Paring down commitments will look different for each of us. You are the one who needs to—and gets to—decide what Christmas looks like to you and to your household. Stand firm, and don’t apologize. Going overboard on Christmas does you no good if you’ve spent every available penny and ounce of energy and you head into a new year defeated, depleted and depressed. Give yourself permission to make changes, to cut a few corners. No one is going to remember the food for long, but they’ll remember your hospitality and warm hugs. And if they see you other times of the year, your friends won’t be upset if you missed singing carols at their holiday party. Their schedules are crazy, too, so they’ll get it.

When life is overwhelming, finding time to do something more seems impossible—but this is when it’s the most critical of all. Give yourself a few minutes to pray. Shoot for just five minutes a day.

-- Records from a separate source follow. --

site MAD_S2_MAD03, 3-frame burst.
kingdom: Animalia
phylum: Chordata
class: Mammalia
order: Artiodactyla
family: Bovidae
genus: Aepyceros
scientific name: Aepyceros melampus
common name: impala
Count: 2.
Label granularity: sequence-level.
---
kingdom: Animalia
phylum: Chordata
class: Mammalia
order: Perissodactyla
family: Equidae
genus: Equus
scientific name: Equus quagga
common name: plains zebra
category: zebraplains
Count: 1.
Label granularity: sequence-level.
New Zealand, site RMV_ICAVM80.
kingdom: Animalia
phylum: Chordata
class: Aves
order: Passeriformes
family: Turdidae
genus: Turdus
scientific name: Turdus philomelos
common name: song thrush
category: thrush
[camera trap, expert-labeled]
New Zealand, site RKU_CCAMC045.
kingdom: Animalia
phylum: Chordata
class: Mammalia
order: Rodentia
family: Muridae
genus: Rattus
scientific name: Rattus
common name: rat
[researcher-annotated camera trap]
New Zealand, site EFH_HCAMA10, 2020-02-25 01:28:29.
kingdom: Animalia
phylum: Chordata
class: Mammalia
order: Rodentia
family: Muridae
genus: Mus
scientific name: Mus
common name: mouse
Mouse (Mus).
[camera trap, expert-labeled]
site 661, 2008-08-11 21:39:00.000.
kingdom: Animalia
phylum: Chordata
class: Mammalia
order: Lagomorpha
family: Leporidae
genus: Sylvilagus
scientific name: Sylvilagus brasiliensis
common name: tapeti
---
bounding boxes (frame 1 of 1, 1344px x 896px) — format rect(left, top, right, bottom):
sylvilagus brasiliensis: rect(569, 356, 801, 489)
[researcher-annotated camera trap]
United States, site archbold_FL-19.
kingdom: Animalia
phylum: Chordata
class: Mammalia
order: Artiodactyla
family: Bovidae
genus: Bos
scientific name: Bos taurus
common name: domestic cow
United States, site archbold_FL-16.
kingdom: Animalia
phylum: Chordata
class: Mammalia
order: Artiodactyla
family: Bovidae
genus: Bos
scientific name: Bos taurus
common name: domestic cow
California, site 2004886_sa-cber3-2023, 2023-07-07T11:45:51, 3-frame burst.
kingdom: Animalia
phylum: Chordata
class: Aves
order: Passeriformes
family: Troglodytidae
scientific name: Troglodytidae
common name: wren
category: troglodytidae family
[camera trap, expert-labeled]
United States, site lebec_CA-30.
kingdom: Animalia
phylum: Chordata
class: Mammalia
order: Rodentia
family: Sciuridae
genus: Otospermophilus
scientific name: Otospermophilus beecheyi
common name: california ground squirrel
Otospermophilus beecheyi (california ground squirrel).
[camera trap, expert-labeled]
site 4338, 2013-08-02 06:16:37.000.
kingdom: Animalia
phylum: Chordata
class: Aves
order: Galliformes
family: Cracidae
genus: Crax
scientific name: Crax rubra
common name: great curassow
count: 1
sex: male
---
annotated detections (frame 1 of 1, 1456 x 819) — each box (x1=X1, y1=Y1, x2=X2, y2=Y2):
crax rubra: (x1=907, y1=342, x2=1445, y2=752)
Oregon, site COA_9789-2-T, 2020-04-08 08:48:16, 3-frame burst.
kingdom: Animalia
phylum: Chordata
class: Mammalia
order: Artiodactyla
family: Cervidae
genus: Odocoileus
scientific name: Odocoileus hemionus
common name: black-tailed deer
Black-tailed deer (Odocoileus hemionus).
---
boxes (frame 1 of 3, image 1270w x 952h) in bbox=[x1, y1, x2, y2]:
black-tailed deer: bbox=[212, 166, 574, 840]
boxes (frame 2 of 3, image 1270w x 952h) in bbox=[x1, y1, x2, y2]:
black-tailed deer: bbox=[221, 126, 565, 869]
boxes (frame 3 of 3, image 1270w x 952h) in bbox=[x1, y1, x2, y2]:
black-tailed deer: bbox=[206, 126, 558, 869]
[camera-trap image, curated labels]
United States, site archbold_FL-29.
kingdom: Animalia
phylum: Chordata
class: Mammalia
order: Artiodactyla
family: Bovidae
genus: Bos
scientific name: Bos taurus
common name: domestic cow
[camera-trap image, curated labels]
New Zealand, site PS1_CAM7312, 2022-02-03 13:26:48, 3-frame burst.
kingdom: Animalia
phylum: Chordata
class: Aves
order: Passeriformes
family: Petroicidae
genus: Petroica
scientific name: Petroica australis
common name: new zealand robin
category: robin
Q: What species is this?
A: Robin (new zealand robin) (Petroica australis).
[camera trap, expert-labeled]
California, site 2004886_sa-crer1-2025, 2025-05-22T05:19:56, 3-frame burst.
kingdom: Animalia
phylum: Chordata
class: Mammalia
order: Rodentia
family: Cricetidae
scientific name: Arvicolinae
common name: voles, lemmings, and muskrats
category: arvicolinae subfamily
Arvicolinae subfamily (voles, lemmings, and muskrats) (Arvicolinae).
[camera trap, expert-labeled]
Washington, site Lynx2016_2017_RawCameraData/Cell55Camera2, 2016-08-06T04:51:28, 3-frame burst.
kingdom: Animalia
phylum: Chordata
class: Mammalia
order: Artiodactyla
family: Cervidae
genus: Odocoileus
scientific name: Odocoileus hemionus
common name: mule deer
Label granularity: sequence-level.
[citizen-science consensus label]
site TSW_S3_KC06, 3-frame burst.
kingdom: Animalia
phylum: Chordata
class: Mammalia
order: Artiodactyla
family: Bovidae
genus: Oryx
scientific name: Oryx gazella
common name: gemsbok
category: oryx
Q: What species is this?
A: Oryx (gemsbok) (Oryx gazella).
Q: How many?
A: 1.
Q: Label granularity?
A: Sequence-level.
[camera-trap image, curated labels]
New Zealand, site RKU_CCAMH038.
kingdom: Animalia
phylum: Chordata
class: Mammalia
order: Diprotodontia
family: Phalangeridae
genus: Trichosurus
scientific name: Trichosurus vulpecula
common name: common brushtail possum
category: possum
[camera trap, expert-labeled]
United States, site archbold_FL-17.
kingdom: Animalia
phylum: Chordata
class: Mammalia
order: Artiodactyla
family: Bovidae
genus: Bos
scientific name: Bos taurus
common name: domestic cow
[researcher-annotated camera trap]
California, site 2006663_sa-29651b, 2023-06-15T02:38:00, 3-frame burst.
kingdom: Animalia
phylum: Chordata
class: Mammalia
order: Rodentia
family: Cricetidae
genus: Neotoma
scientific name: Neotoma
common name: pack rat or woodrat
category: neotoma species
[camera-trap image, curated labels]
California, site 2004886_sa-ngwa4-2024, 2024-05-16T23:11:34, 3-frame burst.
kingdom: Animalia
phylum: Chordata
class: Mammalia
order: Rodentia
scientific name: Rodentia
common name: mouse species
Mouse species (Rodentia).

It can be while you drink your first cup of coffee, or after you get the kids off to school, during an afternoon break from work, or when everyone else has gone to bed and you’re the only one around. Your prayer can look different this season—maybe you don’t “talk” at all, but simply meditate on God’s peace. Think about one aspect of Him and dwell on all of the ways and places where you’ve seen Him. Or focus on just imagining Him right there with you—and then know that He’s not only in your imagination. Once you’ve taken a close look, you’ll see that some things matter more than others. And you’ll realize that God is present in the midst of all of the craziness, as well as the peace. Give yourself a fantastic and unusual thing—a Christmas that is manageable. One filled with peace and people you love.

And the God who gave it all to you.

What do you do to save time or make the most of limited time during the holidays?